Lianne La Havas aura 26 ans dans quelques jours. Il y a trois ans, son premier album Is Your Love Big Enough, dont elle a vendu plus de 200.000 copies, nous avait déjà charmé. Voici la suite, toujours aussi soul. Nous avons rencontré la belle chanteuse née d’un père grec et d’une mère jamaïcaine.

Vous êtes très élégante. Adorez-vous la mode ?

J’aime ça, les beaux vêtements, oui. Mais je n’ai jamais voulu être mannequin. Je n’en ai pas le profil. Et puis, je trouve que le mannequinat n’est pas un monde intéressant. Tout repose sur votre look. C’est votre seul job.

Vous avez commencé par étudier non pas la musique, mais l’art…

C’était au collège, j’ai étudié les arts avant mes 18 ans. C’était le design et les beaux-arts. L’espagnol aussi. La musique fait partie de ma vie depuis toujours. Mon père, graveur de pierres, jouait de plusieurs instruments et ma mère était une grande fan de musique. Jamaïcaine, elle écoutait du reggae, mais pas que ça. Ils étaient tous les deux passionnés de musiques. J’ai commencé à jouer dans des groupes avec des copains, mais mes parents n’étaient pas vraiment au courant. Je ne disais pas que je voulais devenir chanteuse plus tard. Je n’ai jamais imaginé que cela arriverait. Mes copains m’ont demandé d’essayer…

Quand avez-vous écrit votre première chanson ?

À 11 ans. C’était très basique. Je jouais du piano depuis l’âge de 7ans. Mon père m’a acheté un clavier et j’ai appris par moi-même sans suivre de leçons. Ma grand-mère m’a montré quelques trucs. À 18 ans, j’ai commencé la guitare.

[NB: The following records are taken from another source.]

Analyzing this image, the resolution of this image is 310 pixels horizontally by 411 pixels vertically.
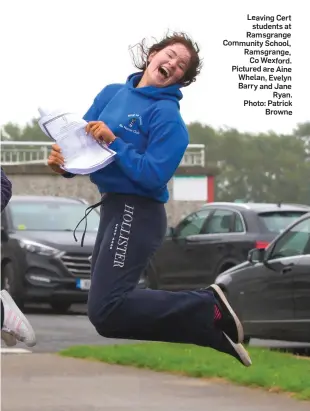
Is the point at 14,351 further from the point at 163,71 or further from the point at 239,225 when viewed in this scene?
the point at 239,225

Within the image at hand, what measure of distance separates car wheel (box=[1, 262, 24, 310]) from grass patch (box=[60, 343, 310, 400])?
6.12m

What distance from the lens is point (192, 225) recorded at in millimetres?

Dès votre premier album, vous avez connu le succès…

Oui, on peut dire que cela a été vite, je suppose. Mais ce disque, pour moi, était le résumé de sept ans de ma vie. L’accueil a été très positif. C’était parfait. J’ai réussi, je pense, à m’imposer comme chanteuse, auteure et compositrice.

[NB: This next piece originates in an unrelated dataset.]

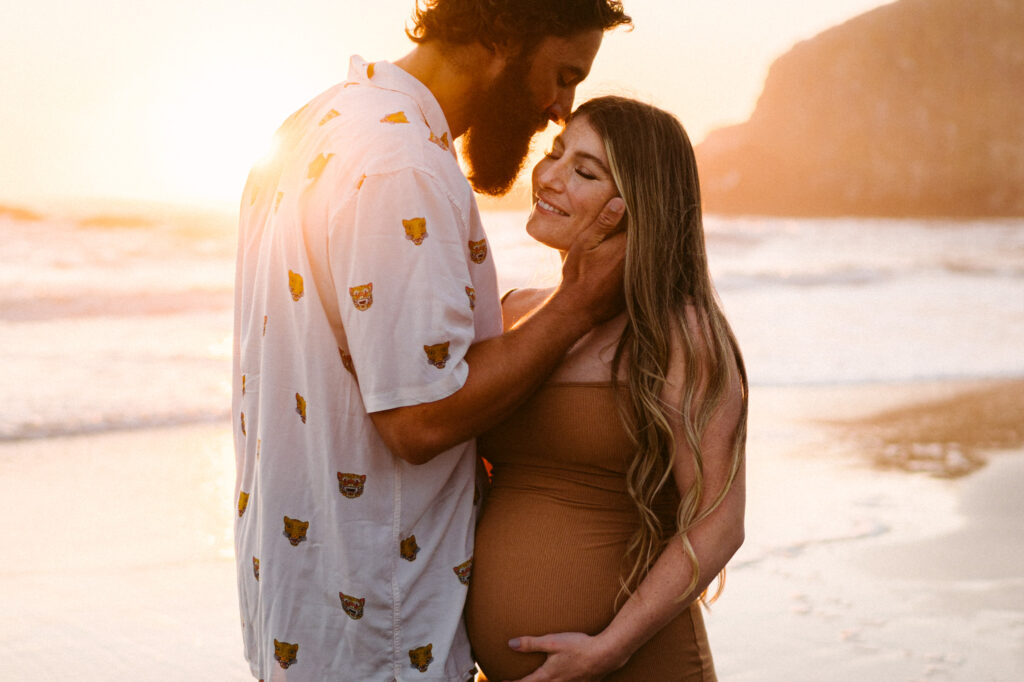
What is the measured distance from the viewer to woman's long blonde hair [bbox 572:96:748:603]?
2062 mm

Vous êtes plus soul que r’n’b, un peu comme Jill Scott ou Macy Gray… Finalement, vous n’avez rien à voir avec ces stars américaines qui se servent de leur corps autant que de leur voix…

La seule comparaison tient dans la mesure où je suis très fan d’elles. Même si ma musique est complètement différente. À 12 ans, j’écoutais Mariah Carey ou Whitney Houston. Sans être fan, j’aimais leur voix. Jill m’a plus influencée d’un point de vue artistique et dans sa façon de rester elle-même. Ou alors une Lauryn Hill aussi. Pas Macy Gray que je n’ai jamais vraiment écoutée. Sade, j’aime aussi beaucoup. Son élégance, sa personnalité, sa dignité, son intelligence…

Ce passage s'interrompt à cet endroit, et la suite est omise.